I just noticed that hard spaces (i.e. non-breaking spaces) are lost when tokenising the data using OpenNMT Tokenizer and BPE, which is a bit of a problem for my use case. The reason seems to be that the vocabularies created via BPE normalise those hard spaces as normal spaces, so the hard spaces do not appear in the vocabulary as other tokens. I know I could protect/restore them with pre- and postprocessing scripts, but I would like to know if a more straightforward solution exists for this, and if not, whether you see any non-desirable side effect in protecting them as special tokens (e.g. the model being confused by longer token sequences without normal spaces).
I think there is an OpenNMT tokenizer and sentencepiece as different options, so not sure it is just a sentencepiece issue.
In any case, the non breaking space is more a format issue, is not a translation issue, at the end is just a “blank”. Also a non breaking space that do not behaves as blank can create issues. For instance, “Page 2” with a non breaking space that does not behave as a blank will remain as “Page 2”, a strange behaviour when probably there will be “Page 2” instances with plain blanks that will be (correctly) segmented as “Page” and “2”.
I think SentencePiece has some option to allow you some custom normalization (maybe to replace you non breaking blanks to other othing (for instance a symbol). If not, probably a custom script.
Thanks very much for your replies. Actually, I’m not using SentencePiece at all. What I do is to pretokenise, then I tokenise using the Sennrich-based BPE model learner the OpenNMT API provides.
In any case, I agree with you, @miguelknals, in that this is rather a formatting issue. However, hard spaces are closely linked to the language (for example, some end punctuation marks should be separated this way in French, and sometimes thousands separator as well), and I’m pretty sure models can learn where to place/apply them. Actually, this could be quite beneficial for post-editing scenarios, since hard spaces are often difficult to check and correct (at least, more than other more evident in-line formatting tags).
That said, I’m not sure whether there is anything we can do with subword tokenisation, which does its job interpreting spaces as initial word boundaries. Thinking twice about it, I would say this is rather a normalisation/pretokenisation issue, with the potential risk you mention of having an inconsistent representation of the same meaning (e.g. “page 2” versus “page ďż((nbsp)) ďż2”). But I suppose models could learn both patterns without major problems if there are enough samples.

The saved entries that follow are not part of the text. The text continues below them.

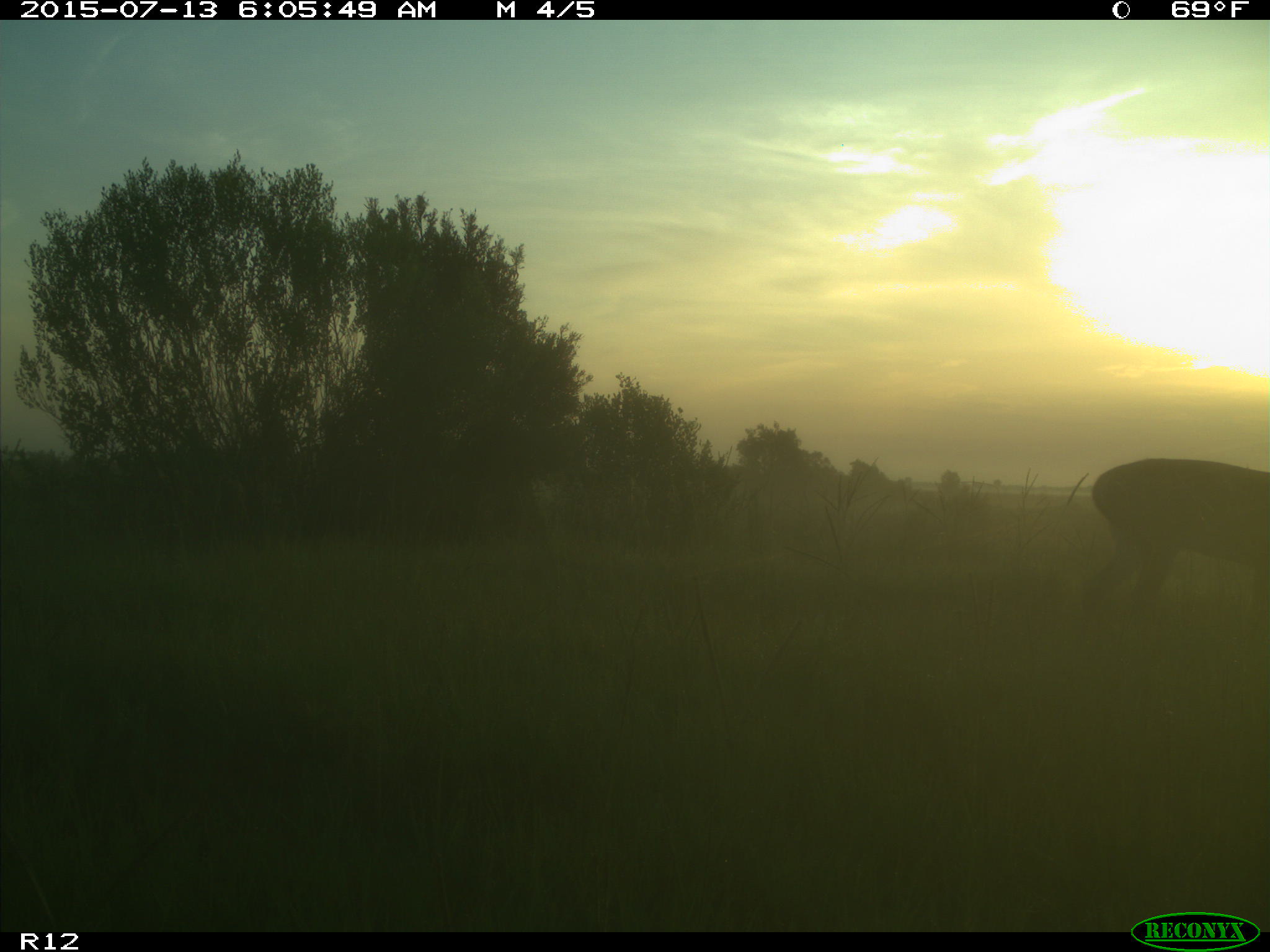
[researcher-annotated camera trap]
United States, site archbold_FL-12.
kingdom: Animalia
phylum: Chordata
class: Mammalia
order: Artiodactyla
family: Cervidae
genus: Odocoileus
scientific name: Odocoileus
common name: deer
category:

Maybe it does not make much sense, but it would be nice if there was a way to encode hard spaces in some special manner that retains the extra information hard spaces convey while avoiding the use of a special token surrounded by joiners to represent them. For example, a special mark that preserves the space (so models can generalise well), but translates into a hard space instead of a regular space when detokenising. I suppose this have implications, but I wonder if this could even be considered as a potential improvement/option for the OpenNMT tokeniser…
Non-breaking spaces are mostly formatting details, so they should be treated differently in the source and the target data.
In the source, I think you always want to ignore them as they don’t convey information. Otherwise the model should learn multiple representations of the same sentence, as you pointed out.
In the target, it makes sense to handle these characters for the output to be formatted correctly. You could replace these characters by special tokens and replace them again in the output. But that means you have to check your target training data to always use these non-breaking spaces correctly otherwise they would not be generated consistently. That’s why it’s generally easier to ignore them.
Alternatively, you could write a few postprocessing rules to convert standard spaces to non-breaking spaces when required (at least for French, you could easily cover most cases with few rules).